Es war in etwa die Zeit von 1100 bis 1400 n. Chr.. Die Zeit des Mittelalters weckt in der Regel bei vielen Menschen negative Assoziationen. Doch gab es zu Beginn des Mittelalters, - es ist die Zeit, die wir heute Gotik nennen, eine unglaubliche wirtschaftliche Blüte im deutschsprachigen Raum. Die sozialen Unterschiede waren damals so gering wie noch nie in der Geschichte. Die Menschen hatten mindestens drei Monate lang Urlaub pro Jahr und viele Menschen hatten bis zu 150 Tage im Jahr frei. Wenn man bedenkt, dass wir laut Steuerzahlerbund in diesem Jahr bis zum 14. Juli nur für den Staat gearbeitet haben, erscheinen die damaligen Verhältnisse nicht unrealistisch.

http://de.wikipedia.org/wiki/Steuerzahlergedenktag

In der Zeit der Gotik gab es die größte Anzahl von Städteneugründungen in der Geschichte. Städte wie Rothenburg ob der Tauber wurden gegründet und die historische Innenstadt zeugt noch heute von dem Reichtum der damaligen Zeit. Die Häuser wurden Allerortens kunstvoll verziert, und der allgemeine Reichtum zeigte sich ebenso in der bunten und teuren Kleidung der Menschen. Die Menschen hatten satt zu essen, wie Schriften aus der damaligen Zeit bezeugen. Bemerkenswert ist auch, dass zu dieser Zeit mit dem Bau alle bestehenden Kathedralen in Mitteleuropa begonnen wurde. 1248 begann man in Köln mit dem Bau des Doms. In Ulm begann man im Jahre 1377 mit dem Bau des Münsters, mit dem auch heute noch höchsten Kirchturm der Welt.

Auch wenn die Börse an sich eine gute Sache ist, und Menschen ohne Geld, die eine Geschäftsidee haben mit Menschen, die Geld aber keine Ideen haben zusammenbringt, so zählt doch heute nur, ob die Geschäftsidee in möglichst kurzer Zeit auch höchst möglichen Gewinn bringt. Der Kapitalgeber entscheidet also darüber, ob die Geschäftsidee verwirklicht wird oder nicht. Egal wie gut eine Idee ist, bringt sie keine Rendite in überschaubarer Zeit, hat sie keine Chance realisiert zu werden. Der über mehrere Jahrhunderte dauernde Bau einer Kathedrale würde in unserer Zeit also wenig Chancen auf Verwirklichung haben.
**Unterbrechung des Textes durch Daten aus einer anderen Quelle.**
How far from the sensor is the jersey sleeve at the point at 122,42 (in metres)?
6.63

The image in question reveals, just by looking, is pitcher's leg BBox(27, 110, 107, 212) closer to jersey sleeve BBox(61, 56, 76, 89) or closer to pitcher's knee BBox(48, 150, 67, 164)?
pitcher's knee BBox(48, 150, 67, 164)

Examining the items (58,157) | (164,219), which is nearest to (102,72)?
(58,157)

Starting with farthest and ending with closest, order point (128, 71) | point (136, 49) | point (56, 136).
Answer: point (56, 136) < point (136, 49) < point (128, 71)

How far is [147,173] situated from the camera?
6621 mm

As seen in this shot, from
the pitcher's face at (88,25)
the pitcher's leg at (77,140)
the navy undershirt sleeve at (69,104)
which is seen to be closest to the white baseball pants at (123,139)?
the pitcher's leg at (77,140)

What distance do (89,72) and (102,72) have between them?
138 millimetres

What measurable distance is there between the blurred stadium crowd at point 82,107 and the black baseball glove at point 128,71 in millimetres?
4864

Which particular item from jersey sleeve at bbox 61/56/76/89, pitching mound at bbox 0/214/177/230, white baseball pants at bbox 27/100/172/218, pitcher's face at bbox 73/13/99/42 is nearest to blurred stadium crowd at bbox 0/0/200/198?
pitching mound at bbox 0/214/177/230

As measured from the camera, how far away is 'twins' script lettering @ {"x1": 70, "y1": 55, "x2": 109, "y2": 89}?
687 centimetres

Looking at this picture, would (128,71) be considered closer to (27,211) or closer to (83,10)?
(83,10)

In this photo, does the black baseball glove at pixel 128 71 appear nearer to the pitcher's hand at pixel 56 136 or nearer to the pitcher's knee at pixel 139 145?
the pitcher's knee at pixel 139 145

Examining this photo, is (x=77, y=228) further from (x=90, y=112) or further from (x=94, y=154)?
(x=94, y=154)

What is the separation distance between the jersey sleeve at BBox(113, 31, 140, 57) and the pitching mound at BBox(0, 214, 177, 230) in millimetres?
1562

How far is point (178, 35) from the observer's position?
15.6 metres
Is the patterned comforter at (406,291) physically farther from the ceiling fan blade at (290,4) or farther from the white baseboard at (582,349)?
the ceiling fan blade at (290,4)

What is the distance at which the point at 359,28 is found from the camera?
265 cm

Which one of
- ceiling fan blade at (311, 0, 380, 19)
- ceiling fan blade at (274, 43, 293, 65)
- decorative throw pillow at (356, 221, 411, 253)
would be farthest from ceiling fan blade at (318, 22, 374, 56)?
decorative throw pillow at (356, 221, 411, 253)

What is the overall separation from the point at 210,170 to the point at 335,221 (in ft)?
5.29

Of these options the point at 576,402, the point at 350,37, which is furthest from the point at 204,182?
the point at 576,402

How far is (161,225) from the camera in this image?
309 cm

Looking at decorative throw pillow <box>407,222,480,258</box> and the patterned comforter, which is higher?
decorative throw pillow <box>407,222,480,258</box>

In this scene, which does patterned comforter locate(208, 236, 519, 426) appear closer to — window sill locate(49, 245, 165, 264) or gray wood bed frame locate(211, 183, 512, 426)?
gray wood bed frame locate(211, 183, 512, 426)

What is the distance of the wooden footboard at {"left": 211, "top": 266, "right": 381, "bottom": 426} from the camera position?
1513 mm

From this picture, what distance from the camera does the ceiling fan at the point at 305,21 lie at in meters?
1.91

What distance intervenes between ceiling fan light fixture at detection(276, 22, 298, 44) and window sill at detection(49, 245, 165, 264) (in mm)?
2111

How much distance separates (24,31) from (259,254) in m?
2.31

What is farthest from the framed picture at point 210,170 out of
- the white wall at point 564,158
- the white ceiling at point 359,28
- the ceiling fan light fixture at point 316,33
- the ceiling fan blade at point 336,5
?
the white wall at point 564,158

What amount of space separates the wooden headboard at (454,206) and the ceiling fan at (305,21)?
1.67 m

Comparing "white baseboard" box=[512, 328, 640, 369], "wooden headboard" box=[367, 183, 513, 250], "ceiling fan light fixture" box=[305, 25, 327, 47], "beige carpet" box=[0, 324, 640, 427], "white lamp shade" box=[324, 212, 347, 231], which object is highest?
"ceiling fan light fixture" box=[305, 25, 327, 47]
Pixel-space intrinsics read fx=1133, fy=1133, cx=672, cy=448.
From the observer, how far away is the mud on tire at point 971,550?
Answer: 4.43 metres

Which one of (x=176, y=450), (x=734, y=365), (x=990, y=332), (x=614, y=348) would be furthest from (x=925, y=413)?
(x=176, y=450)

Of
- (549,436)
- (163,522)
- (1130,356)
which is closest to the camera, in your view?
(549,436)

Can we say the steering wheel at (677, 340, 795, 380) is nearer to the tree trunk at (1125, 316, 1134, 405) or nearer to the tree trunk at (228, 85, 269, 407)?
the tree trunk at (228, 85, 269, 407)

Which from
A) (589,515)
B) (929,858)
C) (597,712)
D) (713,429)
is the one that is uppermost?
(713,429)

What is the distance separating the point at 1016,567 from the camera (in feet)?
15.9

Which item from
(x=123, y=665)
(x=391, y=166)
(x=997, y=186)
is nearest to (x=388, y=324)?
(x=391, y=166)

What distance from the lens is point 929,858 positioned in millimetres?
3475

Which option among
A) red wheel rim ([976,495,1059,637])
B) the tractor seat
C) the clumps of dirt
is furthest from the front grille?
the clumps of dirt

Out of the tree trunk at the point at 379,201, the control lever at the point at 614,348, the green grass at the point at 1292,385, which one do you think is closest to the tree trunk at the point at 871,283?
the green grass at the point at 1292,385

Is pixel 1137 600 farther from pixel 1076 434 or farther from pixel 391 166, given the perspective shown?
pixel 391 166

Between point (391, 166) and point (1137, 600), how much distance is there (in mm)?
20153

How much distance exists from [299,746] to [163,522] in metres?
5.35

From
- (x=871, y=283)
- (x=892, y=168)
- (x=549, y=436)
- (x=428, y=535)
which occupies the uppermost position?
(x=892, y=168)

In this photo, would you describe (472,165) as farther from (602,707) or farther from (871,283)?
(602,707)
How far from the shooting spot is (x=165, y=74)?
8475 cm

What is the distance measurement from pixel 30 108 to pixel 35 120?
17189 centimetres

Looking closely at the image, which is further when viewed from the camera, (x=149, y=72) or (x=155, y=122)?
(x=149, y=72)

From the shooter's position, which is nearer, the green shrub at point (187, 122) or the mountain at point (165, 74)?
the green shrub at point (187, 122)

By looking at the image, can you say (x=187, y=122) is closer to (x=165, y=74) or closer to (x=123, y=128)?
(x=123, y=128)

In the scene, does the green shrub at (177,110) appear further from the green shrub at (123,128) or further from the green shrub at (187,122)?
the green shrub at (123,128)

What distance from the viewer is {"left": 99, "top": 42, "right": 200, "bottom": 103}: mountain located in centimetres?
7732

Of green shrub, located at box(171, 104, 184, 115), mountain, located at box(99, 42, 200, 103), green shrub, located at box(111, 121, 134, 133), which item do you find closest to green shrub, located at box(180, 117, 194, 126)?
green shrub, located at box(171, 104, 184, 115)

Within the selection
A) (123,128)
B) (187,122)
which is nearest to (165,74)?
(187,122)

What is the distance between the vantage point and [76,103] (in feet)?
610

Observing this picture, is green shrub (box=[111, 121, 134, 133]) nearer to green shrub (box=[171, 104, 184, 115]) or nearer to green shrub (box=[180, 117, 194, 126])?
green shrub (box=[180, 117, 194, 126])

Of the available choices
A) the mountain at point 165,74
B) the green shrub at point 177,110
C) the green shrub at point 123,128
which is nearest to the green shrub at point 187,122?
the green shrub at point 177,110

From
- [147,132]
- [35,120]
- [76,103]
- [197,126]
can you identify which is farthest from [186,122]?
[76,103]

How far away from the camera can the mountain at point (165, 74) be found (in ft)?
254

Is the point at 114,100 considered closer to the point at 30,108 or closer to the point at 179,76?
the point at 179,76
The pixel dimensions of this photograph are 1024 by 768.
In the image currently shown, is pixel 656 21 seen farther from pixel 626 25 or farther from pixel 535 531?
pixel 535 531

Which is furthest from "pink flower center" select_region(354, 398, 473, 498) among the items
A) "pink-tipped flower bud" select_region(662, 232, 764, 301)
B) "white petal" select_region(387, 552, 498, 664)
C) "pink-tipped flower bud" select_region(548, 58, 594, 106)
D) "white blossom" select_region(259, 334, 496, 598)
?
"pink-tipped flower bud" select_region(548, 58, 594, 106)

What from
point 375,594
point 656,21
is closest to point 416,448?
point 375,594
Welche Umstände führten zu der damaligen Blütezeit? Zunächst einmal könnte ein Grund für die damalige Wirtschaftsblüte das warme Klima gewesen sein. Die durchschnittliche Temperatur lag damals durchschnittlich 0,5°C höher als heute und beschied den Menschen reiche Ernten und volle Lebensmittelkammern. Selbst in England betrieb man im großen Stil Weinbau. Die Namensgebung vieler englischer Straßen zeugt noch heute davon. Klimatologen bezeichnen diese globale Warmphase zwischen dem 10. und 13. Jahrhundert als "Mittelalterliches Klimaoptimum".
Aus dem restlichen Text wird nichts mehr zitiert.